Sheath Blight disease:

  • It is the second most important rice disease in the world, after Rice Blast ( oryzae).
  • This disease affects rice cultivation under the irrigated or wetland system of production.  With the advent of blast resistant varieties in Guyana Sheath Blight is threatening to become a major problem.
  • Previously, because fungicides were used to control blast, Sheath Blight and other fungal diseases were also controlled.
  • The disease is soil borne and can develop within a week.
  • The pathogen can be spread rapidly through irrigation water and by the movement of soil during land preparation and cultivation.
  • The disease damages plants by the formation of lesions and production of empty grains.
  • The lesions interrupt the flow of water and nutrients to the leaf which may die.

Causal Organism: Rhizoctonia solani









Symptoms generally appear at late tillering or early internode elongation growth stages. One may encounter symptoms on young plants.
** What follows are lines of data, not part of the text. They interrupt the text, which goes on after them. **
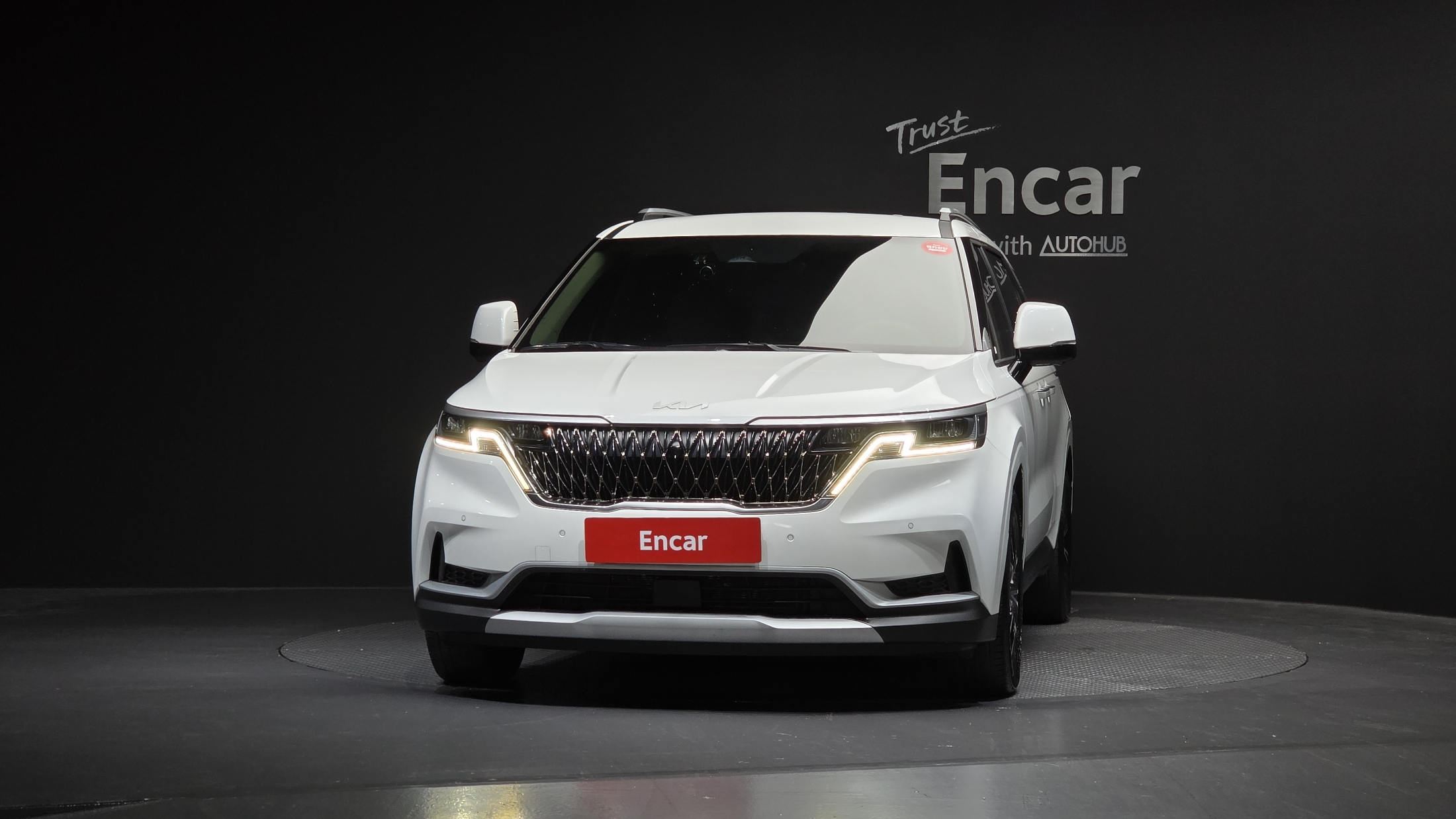 KIA CARNIVAL photo 3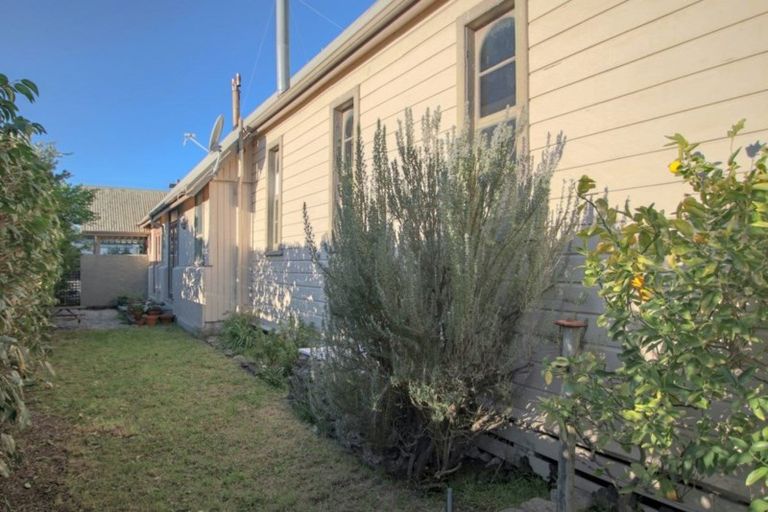 Photo of property in 68 Charles Street, Westshore, Napier, 4110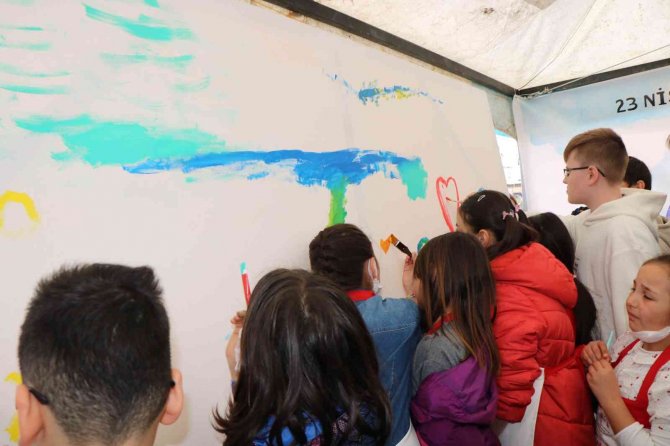 5 Ülkeden Gelen Çocuklar Barışın Resmini Çizdi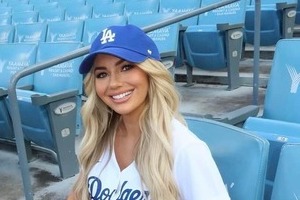 ドジャース・フリーマン、美人妻と密着ラブラブ夫婦2ショット...美しい夕焼けをバックに　ステキすぎっ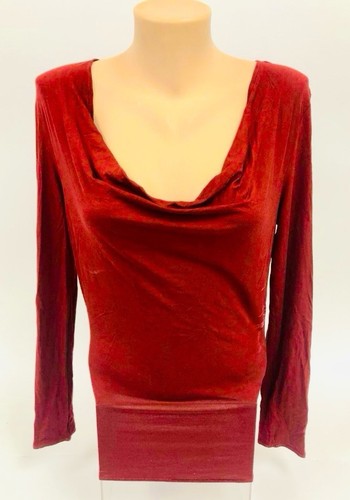 Authentic GUCCI Red Viscose Blouse - Size M - Picture 1 of 4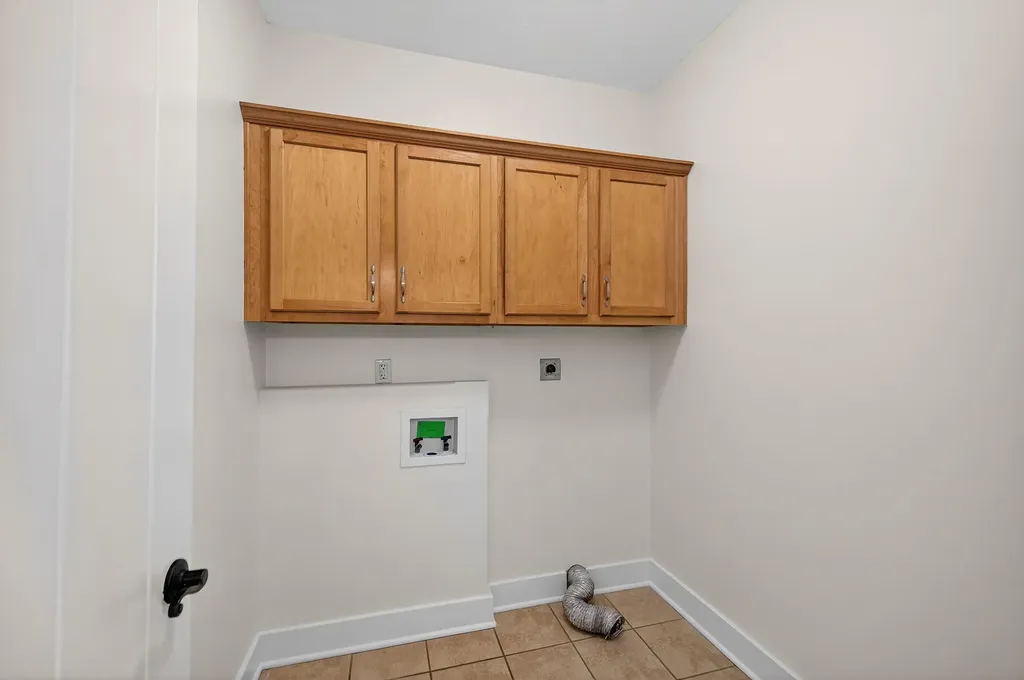 370 Persimmon Way Harrodsburg KY 40330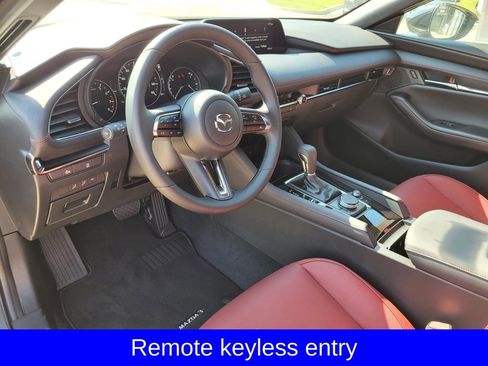 Used 2025 MAZDA MAZDA3 Carbon image 4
Initial symptoms consist of circular, oblong or ellipsoid green-gray, water soaked spots, about 1 cm long that occur on the leaf sheaths near the waterline.

Lesions enlarge to 2 cm-3 cm long by 1 cm wide.

The centers of the lesions become pale green or white and are surrounded by an irregular purple-brown border.

Lesions on upper portion of plants may coalesce to encompass the entire leaf sheath and stem.

Heavily infected plants produce poorly filled grains, especially in the lower portion of the panicle.

Management of the Disease:

  1. Practise proper sanitation because the pathogen survives between crops in plant debris.
  2. Make use of the cultivars. No immunity has been found but there are some cultivars that exhibit some level of resistance.
  3. Do not over fertilize with nitrogen as this increases plant susceptibility to the fungus.
  4. Avoid short cultivars with broad leaves and high tillering which produce a close canopy (favorable for sheath blight), but use tall cultivars with fewer tillers.
  5. Use fungicides, if necessary, to control sheath blight.


Sheath Rot disease:

  • Sheath rot disease usually occurs on the flag leaf sheath (boot) that encloses the panicle.
  • The disease is generally of minor importance and scattered within fields, but occasionally areas within fields may develop sheath rot at a level that affects yield.
  • Losses ranges from 20% to 85%.
  • In Guyana however, the losses are not huge.
  • Sheath Rot was first described in 1992 by Sawada in Taiwan.


Causal organism: Sarocladium oryzae (Acrocylindrium oryzae)









Lesions appear on the upper leaf sheath, especially the flag leaf sheath.

Lesions are initially oblong, 5 mm – 15 mm in length with gray brown centers surrounded by a dark reddish brown margin.

As the disease progresses, lesions enlarge and coalesce and may cover the rest of the leaf sheath.

In cases of severe infection, the panicle may fail to emerge completely or not at all.

Panicles that do not emerge tend to rot and florets turn red-brownish to dark brown.

Sterile, shrivelled or partially filled grains is also indicate infection of the panicle.

Management of the Disease:

  1. Use resistant varieties if available.
  2. Use fungicides, which can reduce some of the damage.


False Smut (Green Smut) 

The disease is characterized by large orange to brown-green fruiting structures on one or more grains of the mature panicle. When the orange covering ruptures, a mass of greenish-black spores is exposed.

Causal organism: Ustilaginoide virens













The rice kernels are replaced by globose, velvety spore balls up to 1 cm in diameter (occasionally up to 5 cm), which burst out from between the glumes.

Immature spore balls appear orange and are covered by membrane.

In some cases, the ovary is destroyed, whereas the style, stigma and anthers remain intact and are incorporated into the spore ball.

At the center of the spore ball, one or more irregular, hard, black sclerotia, 5-13 x 2-5 mm, develops.

In general, only a few grains of a panicle are affected.

Some researchers have reported that the grains adjacent to smut balls are sterile.

Management of the Disease:

  1. No control measures are generally warranted for false smut.
  2. Fungicides applied at the heading have been reported to be successful in controlling the disease.
  3. Cultivars have been reported to be resistant to the fungus.